Feeling like a fraud

Categories: uncategorized

Date: 16 December 2004 14:34:27

First trip on my own in the car yesterday. OK, perhaps I shouldn't have picked the Catford Gyratory System at rush hour for my exploratory outing, but at least I did it. I felt like such a fraud. Kept wanting to shout out of the window: "I can't drive, why hasn't anyone noticed?". Perhaps they had noticed, actually, but I didn't get tooted. I did, however, scrape the car very slightly on the gatepost (sorry husband) .. which somewhat took the shine off the day. But I feel so entirely liberated by knowing I can just get in the car and drive anywhere. It's SO exciting!

It's the office christmas party tonight, so I won't be driving anywhere, actually. Not unless I want to lose my licence before I receive it.

Beginning to feel festive at last - started wrapping pressies this morning.

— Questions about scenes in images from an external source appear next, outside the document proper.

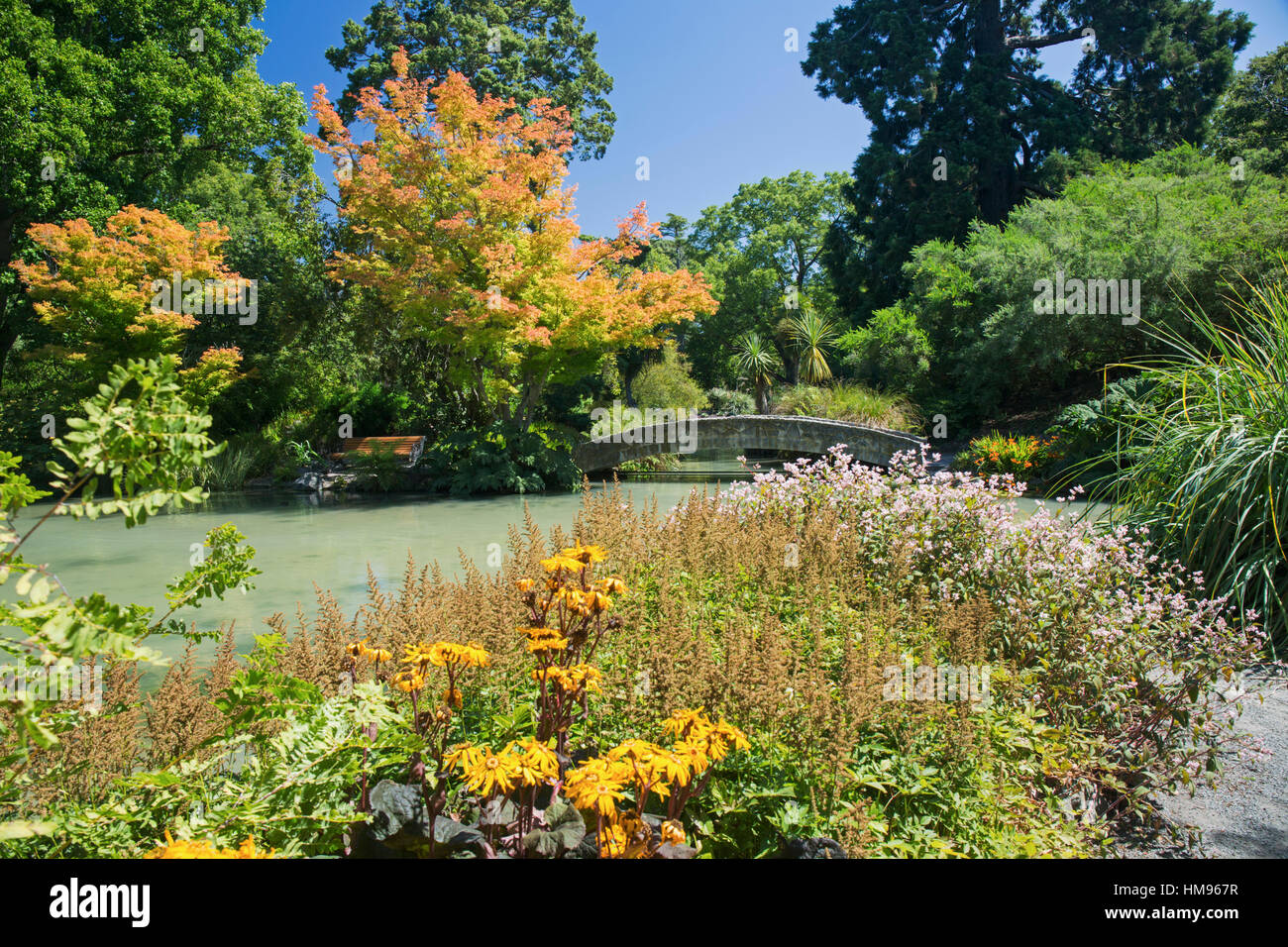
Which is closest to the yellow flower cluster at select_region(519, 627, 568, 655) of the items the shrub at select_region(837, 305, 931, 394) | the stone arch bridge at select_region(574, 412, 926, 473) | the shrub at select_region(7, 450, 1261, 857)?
the shrub at select_region(7, 450, 1261, 857)

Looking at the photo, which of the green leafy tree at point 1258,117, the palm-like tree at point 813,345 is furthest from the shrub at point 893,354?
the green leafy tree at point 1258,117

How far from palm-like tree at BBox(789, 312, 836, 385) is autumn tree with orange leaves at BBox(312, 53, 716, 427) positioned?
10297mm

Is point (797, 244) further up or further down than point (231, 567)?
further up

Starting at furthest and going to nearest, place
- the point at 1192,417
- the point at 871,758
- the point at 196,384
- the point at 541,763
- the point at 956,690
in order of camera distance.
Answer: the point at 196,384
the point at 1192,417
the point at 956,690
the point at 871,758
the point at 541,763

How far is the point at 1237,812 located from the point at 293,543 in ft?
32.5

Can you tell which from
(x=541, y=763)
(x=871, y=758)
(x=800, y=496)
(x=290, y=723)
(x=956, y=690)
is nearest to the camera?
(x=541, y=763)

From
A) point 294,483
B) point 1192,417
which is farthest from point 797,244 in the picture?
point 1192,417

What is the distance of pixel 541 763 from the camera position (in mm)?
1629

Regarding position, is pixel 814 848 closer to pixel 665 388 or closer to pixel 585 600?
pixel 585 600

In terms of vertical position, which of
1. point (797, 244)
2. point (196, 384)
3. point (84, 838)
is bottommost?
point (84, 838)

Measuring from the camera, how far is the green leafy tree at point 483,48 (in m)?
24.7

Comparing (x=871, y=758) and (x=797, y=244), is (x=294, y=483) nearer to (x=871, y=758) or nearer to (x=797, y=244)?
(x=871, y=758)

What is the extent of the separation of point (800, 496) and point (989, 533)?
5.03 ft
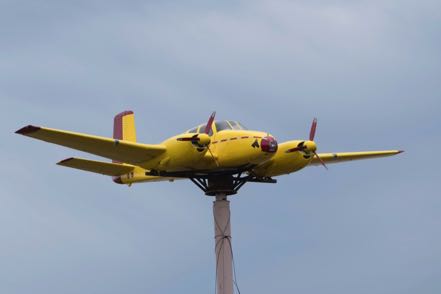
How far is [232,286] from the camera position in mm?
66625

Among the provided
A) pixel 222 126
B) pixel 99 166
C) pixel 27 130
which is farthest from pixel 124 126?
pixel 27 130

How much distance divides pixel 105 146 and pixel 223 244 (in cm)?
1124

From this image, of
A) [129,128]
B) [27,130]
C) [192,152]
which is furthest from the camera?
[129,128]

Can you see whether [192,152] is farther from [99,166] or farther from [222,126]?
[99,166]

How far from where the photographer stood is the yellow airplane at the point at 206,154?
6034 cm

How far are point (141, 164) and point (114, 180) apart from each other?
9026 millimetres

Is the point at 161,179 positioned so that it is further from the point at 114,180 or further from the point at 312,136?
the point at 312,136

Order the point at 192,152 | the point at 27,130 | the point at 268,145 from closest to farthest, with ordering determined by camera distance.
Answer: the point at 27,130 < the point at 192,152 < the point at 268,145

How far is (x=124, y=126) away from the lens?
74.4 meters

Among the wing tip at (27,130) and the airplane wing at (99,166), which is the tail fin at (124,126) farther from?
the wing tip at (27,130)

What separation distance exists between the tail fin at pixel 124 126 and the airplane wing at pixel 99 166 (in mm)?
4878

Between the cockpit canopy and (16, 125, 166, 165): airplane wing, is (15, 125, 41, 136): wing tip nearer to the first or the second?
(16, 125, 166, 165): airplane wing

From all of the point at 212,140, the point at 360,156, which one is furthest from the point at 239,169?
the point at 360,156

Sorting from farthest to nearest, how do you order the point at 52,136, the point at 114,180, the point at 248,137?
the point at 114,180 < the point at 248,137 < the point at 52,136
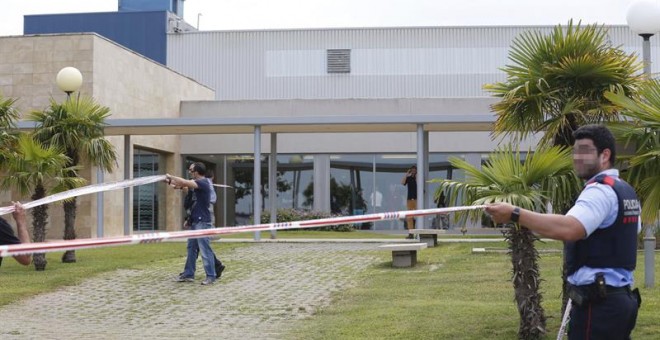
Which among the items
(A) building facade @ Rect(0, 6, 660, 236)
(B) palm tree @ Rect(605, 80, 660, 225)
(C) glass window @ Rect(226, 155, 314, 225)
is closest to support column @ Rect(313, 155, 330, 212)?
(A) building facade @ Rect(0, 6, 660, 236)

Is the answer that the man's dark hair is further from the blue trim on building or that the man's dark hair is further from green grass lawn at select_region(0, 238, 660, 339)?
the blue trim on building

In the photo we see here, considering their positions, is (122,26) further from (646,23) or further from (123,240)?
(123,240)

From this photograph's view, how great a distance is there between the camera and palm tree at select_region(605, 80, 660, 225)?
7.93 metres

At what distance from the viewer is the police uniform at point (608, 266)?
478 centimetres

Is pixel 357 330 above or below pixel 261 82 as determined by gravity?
below

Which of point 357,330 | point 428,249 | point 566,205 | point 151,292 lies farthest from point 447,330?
point 428,249

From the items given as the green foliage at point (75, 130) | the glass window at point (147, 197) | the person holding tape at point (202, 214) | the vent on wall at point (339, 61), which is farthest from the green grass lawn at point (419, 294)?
the vent on wall at point (339, 61)

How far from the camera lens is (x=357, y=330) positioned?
9.39m

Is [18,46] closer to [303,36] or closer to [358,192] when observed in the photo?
[358,192]

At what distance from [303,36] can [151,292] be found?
92.5ft

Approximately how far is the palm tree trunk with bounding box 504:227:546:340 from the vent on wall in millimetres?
31338

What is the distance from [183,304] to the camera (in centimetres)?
1166

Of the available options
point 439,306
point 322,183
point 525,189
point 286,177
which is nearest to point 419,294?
point 439,306

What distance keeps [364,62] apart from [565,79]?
100ft
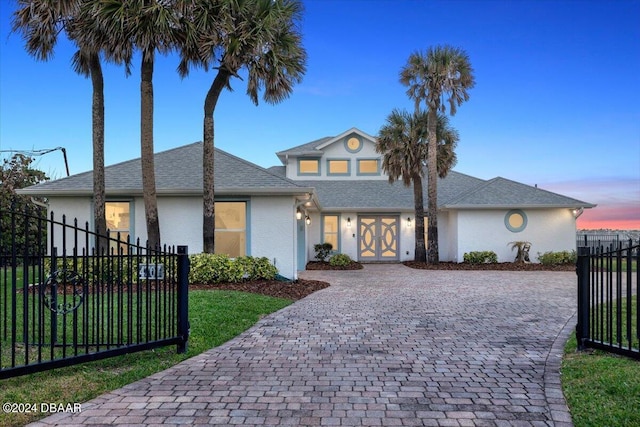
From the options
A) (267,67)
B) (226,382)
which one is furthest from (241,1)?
(226,382)

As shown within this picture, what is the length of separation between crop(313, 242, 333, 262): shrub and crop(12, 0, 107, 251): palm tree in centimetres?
1091

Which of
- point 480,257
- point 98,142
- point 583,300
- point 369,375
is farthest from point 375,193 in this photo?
point 369,375

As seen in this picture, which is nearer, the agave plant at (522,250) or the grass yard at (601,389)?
the grass yard at (601,389)

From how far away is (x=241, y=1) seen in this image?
1144 centimetres

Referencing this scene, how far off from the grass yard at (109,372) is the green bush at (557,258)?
1562 cm

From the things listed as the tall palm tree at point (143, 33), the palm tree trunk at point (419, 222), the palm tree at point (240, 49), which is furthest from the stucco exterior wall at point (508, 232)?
the tall palm tree at point (143, 33)

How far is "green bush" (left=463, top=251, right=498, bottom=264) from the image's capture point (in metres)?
19.6

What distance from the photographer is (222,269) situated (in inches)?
477

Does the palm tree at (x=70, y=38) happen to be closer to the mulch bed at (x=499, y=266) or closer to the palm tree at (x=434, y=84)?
the palm tree at (x=434, y=84)

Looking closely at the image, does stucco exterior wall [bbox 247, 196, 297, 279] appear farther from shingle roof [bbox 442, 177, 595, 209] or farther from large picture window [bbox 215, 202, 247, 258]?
shingle roof [bbox 442, 177, 595, 209]

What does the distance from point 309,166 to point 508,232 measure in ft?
35.1

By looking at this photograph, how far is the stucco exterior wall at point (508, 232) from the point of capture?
19984 mm

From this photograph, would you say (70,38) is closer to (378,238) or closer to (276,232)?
(276,232)

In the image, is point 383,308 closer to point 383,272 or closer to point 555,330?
point 555,330
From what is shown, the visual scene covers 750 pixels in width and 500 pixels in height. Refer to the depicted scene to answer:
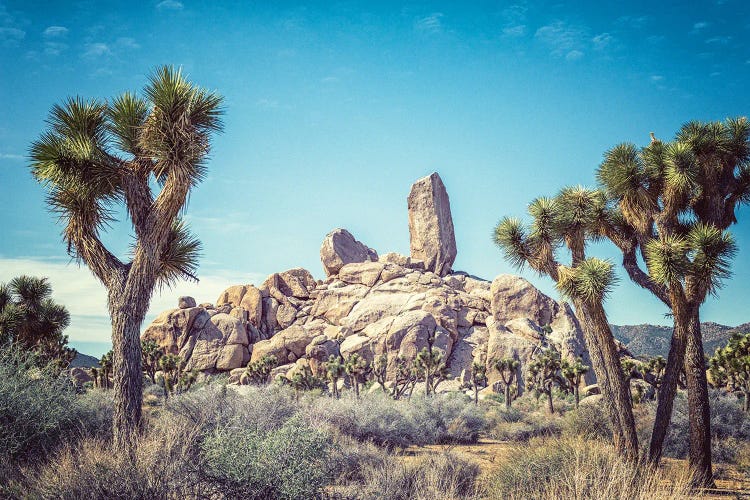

Will be very relieved when this sunday is over - I'm conducting the church 'choir' (bit of a strong word) for both morning and evening carol services. I've tried to impose a little subtlety onto their singing, but at the moment they could make Away in A Manger sound like Metallica. And they won't watch me conducting. I'm not one to usually shout "LOOK AT ME!" but at last night's practice i didn't have much choice. Oh well, God Rest Ye Merry - ladies and gentlemen. Until Sunday.